For example, referring to FIG. 1 , the charger 102 may be configured to operate in a “battery only” mode in a standard battery charger application, eg, when the adapter is not plugged into the port 106 . During this time, the charger 102 provides the battery voltage to VSYS/VOUT by causing current to be drawn from the battery 104 (eg, using an "ideal diode" mode known to those skilled in the art). Also, during this time, the fuel gauge 114 continuously monitors the battery voltage and sends battery charge information to the EC 112 .

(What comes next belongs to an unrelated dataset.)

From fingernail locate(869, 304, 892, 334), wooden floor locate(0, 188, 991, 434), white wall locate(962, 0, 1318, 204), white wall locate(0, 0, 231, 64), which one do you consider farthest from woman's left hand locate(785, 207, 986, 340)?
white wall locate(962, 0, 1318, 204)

Figure 2 provides two graphs illustrating system operation in this "battery only" mode. The top graph 202 illustrates battery voltage (shown by curve 222 ) as a function of time, while the bottom graph 204 illustrates battery discharge current (shown by curve 224 ) as a function of the same time. It can be seen that the battery discharge current (shown by curve 224 ) varies over time based on the operating requirements of the load 116, but never exceeds the maximum discharge current level 226 (eg, limited by the CPU 124 or core VR 122). At the same time, the charger 102 is responsible for providing power from the battery 104 (eg, using an "ideal diode" mode known to those skilled in the art) to the output node VOUT/VSYS. Meanwhile, in this conventional case, core VR 122 operates to provide a regulated voltage to CPU 124 from node VOUT/VSYS.

Meanwhile, referring to FIG. 1 , the cell voltage shown by curve 222 is continuously monitored by the fuel gauge 114 and this information is provided to the EC 112 . In some implementations, the EC 112 determines the maximum and minimum capacities of the battery 102 based on the number of cells used to implement the battery 102 . For example, in the case of a two-cell (eg, 2S) battery, the maximum battery voltage is 2×4.2V=8.4V, and the minimum battery voltage is 2×3V=6V. In such an example, a 30% charged battery level is slightly above 6V.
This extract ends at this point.